++++ Belge bölümü ++++

Paylaş
Hayranlığın en koyusuna tutulduğum, en sevdiğim, paylaşmalara doyamadığım, müzik zevkimi zenginleştiren, beni her seferinde kendime getiren, sabahlara kadar konuşmalara doyamayacağım, biricik The Cranberries’in eşsiz vokali Dolores O’Riordan önceki gün vefat etti.
Son senelerde Aaliyah, Michael Jackson, David Bowie, Prince, George Michael, Amy Winehouse gibi saymakla bitmeyecek birçok büyük sesin vefat haberleri bir bir manşetleri doldurdu. Ama Dolores’in haberi beni hepsinden farklı etkiledi. Dünden beri durmadan The Cranberries şarkıları dinliyorum, haberin etkisinden çıkmam pek de kolay olmayacak. Hislerimi, düşüncelerimi The Cranberries ve Dolores O’Riordan ismini duyunca aklıma gelenleri bu yazıda toparlamak istedim.

++++ Sağlanan bilgiler ++++

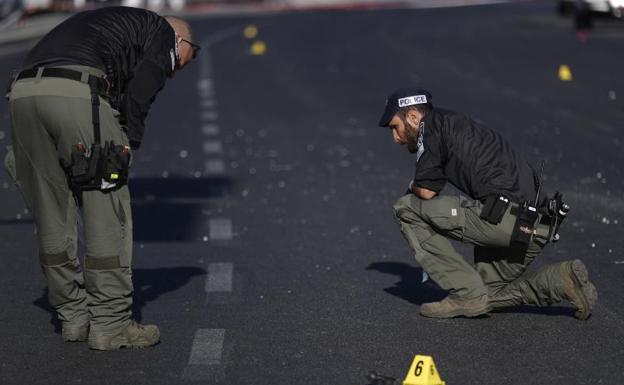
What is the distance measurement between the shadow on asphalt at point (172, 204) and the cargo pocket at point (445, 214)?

++++

» Amaç
Dolores O'Riordan yazısında "Son senelerde Aaliyah, Michael" sözcükleriyle başlayıp "yazıda toparlamak istedim." sözcükleri de dahil olmak üzere orada biten bölümü aynen alıntılayın. Buradaki materyalin Dolores O'Riordan yazısıyla bir bağlantısı yoktur.

» Beklenen yanıt
Son senelerde Aaliyah, Michael Jackson, David Bowie, Prince, George Michael, Amy Winehouse gibi saymakla bitmeyecek birçok büyük sesin vefat haberleri bir bir manşetleri doldurdu. Ama Dolores’in haberi beni hepsinden farklı etkiledi. Dünden beri durmadan The Cranberries şarkıları dinliyorum, haberin etkisinden çıkmam pek de kolay olmayacak. Hislerimi, düşüncelerimi The Cranberries ve Dolores O’Riordan ismini duyunca aklıma gelenleri bu yazıda toparlamak istedim.